Sheltered minutes are also the explanation behind Alex Biega and Michael Del Zotto’s presence on the Corsi leaderboard. When coach Travis Green has the option, he doesn’t dress Biega or Del Zotto, so he’s obviously going to avoid difficult matchups for them when they do hit the ice. Through this limited role, Biega and Del Zotto avoid icetime against the sort of opponents that can control the play—and thus, their Corsi rates soar in comparison to the defenders who play tougher minutes.
Antoine Roussel Has Drawn More Penalties Than He’s Taken
|Player||PIM||Minors Taken||Minors Drawn|
This is the point at which this article becomes an Antoine Roussel Booster Club piece. Roussel currently leads the Canucks and the NHL in penalty minutes with 90, yet somehow he’s still drawn more minor penalties than he has taken.
It may seem like Roussel is constantly putting the team shorthanded—and he has done that 19 times in 40 games—but he’s also gained them 20 powerplays during that time. The Canucks definitely come out ahead on the exchange, and Roussel’s penalty-drawing abilities are actually even more impressive when one digs into them further.
Antoine Roussel Draws Penalties Nearly As Frequently As Elias Pettersson
|Player||Minor Penalties Drawn/60 Minutes|
The dynamic offense of Elias Pettersson means that he’s a threat to either score a goal or draw a penalty every time he’s on the ice, and he does in fact lead Vancouver in penalties drawn per 60 minutes—but only barely. Roussel draws penalties at nearly the same rate, and he does it in a very different fashion.
Whereas Pettersson draws penalties based on the disparity between his skill level versus his opponents, Roussel gets the job done through sheer truculence. He’s so bothersome on the ice that most opposing players want nothing more than to ruin his day, and that translates into a lot of late hits, facewashes, and retaliatory slashes over a season of hockey—and a bunch of drawn penalties as a result.

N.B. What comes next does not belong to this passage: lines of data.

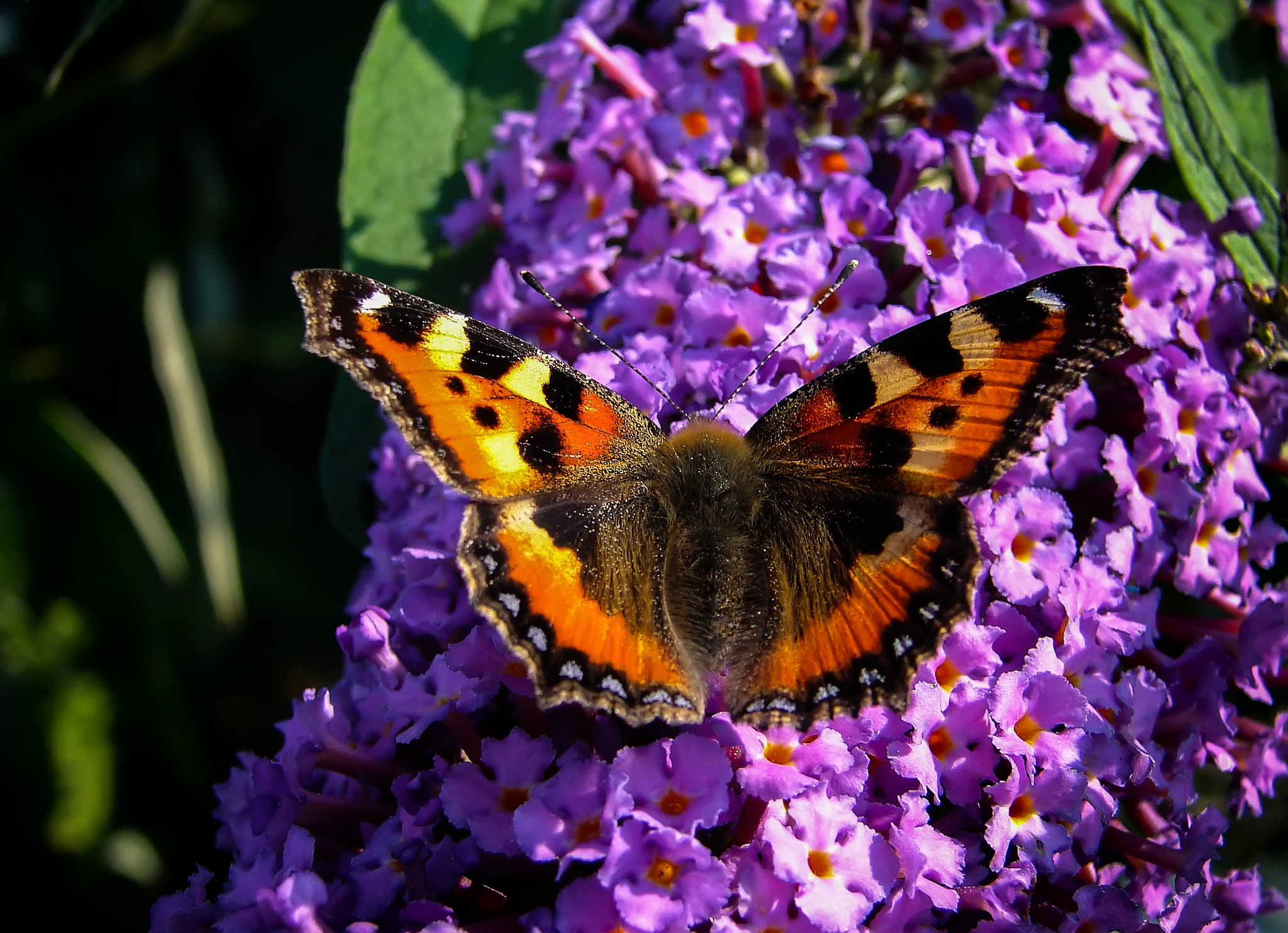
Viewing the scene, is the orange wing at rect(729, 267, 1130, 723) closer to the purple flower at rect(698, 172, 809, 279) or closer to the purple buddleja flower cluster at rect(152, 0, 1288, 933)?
the purple buddleja flower cluster at rect(152, 0, 1288, 933)

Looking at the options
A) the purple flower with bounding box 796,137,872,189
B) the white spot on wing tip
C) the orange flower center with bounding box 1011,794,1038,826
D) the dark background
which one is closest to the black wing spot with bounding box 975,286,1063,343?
the purple flower with bounding box 796,137,872,189

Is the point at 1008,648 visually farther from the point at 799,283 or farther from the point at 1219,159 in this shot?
the point at 1219,159

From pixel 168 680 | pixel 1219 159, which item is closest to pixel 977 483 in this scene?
pixel 1219 159

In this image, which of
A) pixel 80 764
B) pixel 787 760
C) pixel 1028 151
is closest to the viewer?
pixel 787 760

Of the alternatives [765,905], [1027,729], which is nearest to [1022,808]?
[1027,729]

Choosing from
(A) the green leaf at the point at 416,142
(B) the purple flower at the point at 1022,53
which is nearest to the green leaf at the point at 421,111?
(A) the green leaf at the point at 416,142

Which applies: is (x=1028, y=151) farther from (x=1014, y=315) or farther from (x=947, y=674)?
(x=947, y=674)
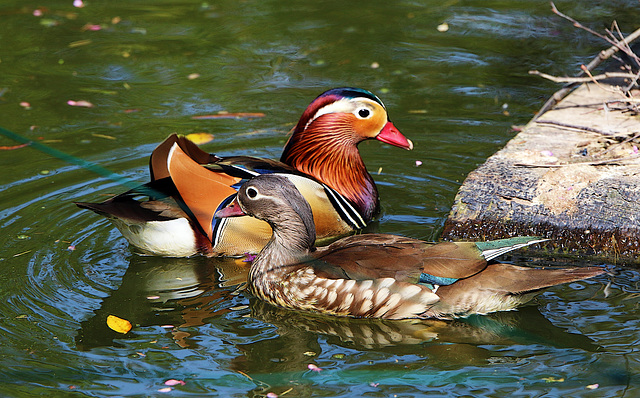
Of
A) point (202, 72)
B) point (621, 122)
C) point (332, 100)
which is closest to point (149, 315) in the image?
point (332, 100)

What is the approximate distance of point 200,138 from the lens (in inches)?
281

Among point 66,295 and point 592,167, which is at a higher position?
point 592,167

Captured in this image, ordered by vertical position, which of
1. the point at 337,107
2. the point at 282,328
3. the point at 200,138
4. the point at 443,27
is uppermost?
the point at 337,107

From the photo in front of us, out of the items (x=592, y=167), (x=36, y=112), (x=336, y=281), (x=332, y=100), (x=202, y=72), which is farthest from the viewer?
(x=202, y=72)

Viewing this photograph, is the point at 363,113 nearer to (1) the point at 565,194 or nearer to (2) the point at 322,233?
(2) the point at 322,233

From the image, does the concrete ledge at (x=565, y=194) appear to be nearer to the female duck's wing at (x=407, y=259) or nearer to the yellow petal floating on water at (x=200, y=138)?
the female duck's wing at (x=407, y=259)

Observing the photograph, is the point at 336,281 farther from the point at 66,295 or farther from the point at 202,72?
the point at 202,72

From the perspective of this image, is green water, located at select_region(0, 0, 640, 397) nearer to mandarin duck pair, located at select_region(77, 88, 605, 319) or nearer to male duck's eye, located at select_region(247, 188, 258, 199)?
mandarin duck pair, located at select_region(77, 88, 605, 319)

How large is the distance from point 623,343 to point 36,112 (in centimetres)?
559

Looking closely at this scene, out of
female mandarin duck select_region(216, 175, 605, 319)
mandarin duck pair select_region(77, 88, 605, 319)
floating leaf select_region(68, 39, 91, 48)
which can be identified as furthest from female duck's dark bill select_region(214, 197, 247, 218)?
floating leaf select_region(68, 39, 91, 48)

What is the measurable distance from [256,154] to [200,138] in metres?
0.58

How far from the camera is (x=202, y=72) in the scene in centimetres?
875

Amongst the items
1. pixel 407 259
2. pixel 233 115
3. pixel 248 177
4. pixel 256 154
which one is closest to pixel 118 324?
pixel 248 177

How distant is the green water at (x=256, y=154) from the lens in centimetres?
405
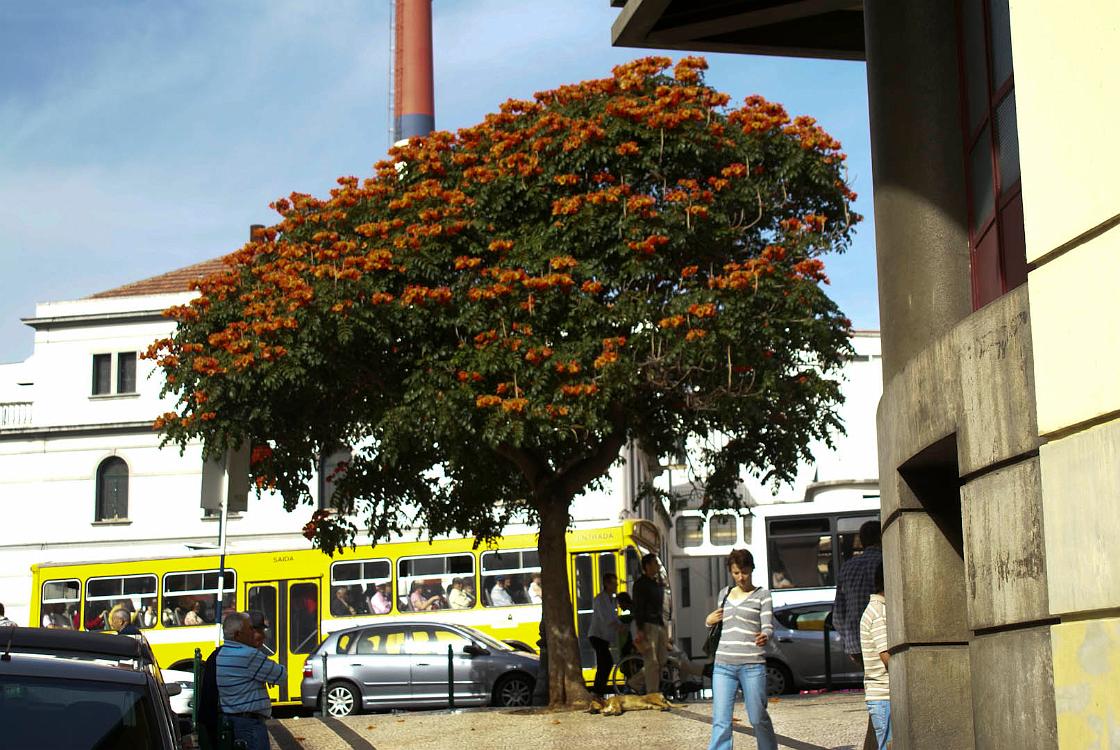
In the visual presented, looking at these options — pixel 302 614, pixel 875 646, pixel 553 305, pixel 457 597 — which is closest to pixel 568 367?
pixel 553 305

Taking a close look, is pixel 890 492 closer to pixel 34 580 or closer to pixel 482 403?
pixel 482 403

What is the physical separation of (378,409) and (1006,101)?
1436 centimetres

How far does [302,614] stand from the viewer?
30.5 metres

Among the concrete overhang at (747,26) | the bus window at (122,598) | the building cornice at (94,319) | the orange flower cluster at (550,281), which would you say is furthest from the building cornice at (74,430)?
the concrete overhang at (747,26)

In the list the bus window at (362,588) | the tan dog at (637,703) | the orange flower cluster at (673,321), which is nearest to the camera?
the orange flower cluster at (673,321)

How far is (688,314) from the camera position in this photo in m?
19.4

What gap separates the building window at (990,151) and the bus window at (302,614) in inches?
933

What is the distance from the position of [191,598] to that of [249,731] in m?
20.8

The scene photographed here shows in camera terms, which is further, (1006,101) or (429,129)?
(429,129)

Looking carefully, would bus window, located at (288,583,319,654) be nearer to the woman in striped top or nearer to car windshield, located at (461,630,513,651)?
car windshield, located at (461,630,513,651)

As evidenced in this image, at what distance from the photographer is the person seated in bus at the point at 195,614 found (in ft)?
102

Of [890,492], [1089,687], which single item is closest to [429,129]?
[890,492]

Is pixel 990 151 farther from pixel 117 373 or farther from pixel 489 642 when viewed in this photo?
pixel 117 373

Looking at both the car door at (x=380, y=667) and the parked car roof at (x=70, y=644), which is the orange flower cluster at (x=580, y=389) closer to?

So while Roussel’s lofty place in this statistical category may have looked wonky at first, it’s actually a perfect demonstration of how even the most basic of advanced stats can measure the sort of on-ice value that was once considered “intangible.”
Antoine Roussel Is Second On The Team In Primary Assists
|Player||Primary Assists||Secondary Assists|
While we’re on the Roussel Express, we should also mention that he’s currently second on the team in primary assists—trailing Pettersson by a scant 13-11 margin. Roussel has just two secondary assists on the year.
Playing ample minutes with Bo Horvat undoubtedly plays a major role in Roussel’s impressive assist ratio, but Roussel deserves plenty of credit himself. He’s clearly been making the most of his time in the top-six, setting up goals or earning powerplays whenever he hits the ice. In fact, maybe Roussel’s high ranking in so many statistical categories isn’t all that weird after all—maybe he’s just a good player having a great season.
The Canucks Shoot From Really Far Away On Average
|Player||Average Shot Length|
|Los Angeles Kings||38.3|
It’s hard to know what to make of this stat, but the Canucks shoot from the second-furthest away from the net, on average, in the entire NHL.
It bears mentioning that Vancouver is accompanied at the bottom of this category by some rather woeful teams, whereas the other end of the spectrum features powerhouses like Tampa Bay, Calgary, and Toronto shooting from an average of more than three feet closer to the net.
Does this mean that the Canucks are too reliant on shots from the blueline? That they lack a true net-front presence? That they’re collectively afraid of goaltenders?
The answer, most likely, is none of the above. This particular statistical category features a lot of parity—with a distance of just four average feet separating the farthest-shooting team from the closest—and there’s no real correlation between it and a team’s offensive success. In the end, some stats are relatively meaningless, and this is probably one of them.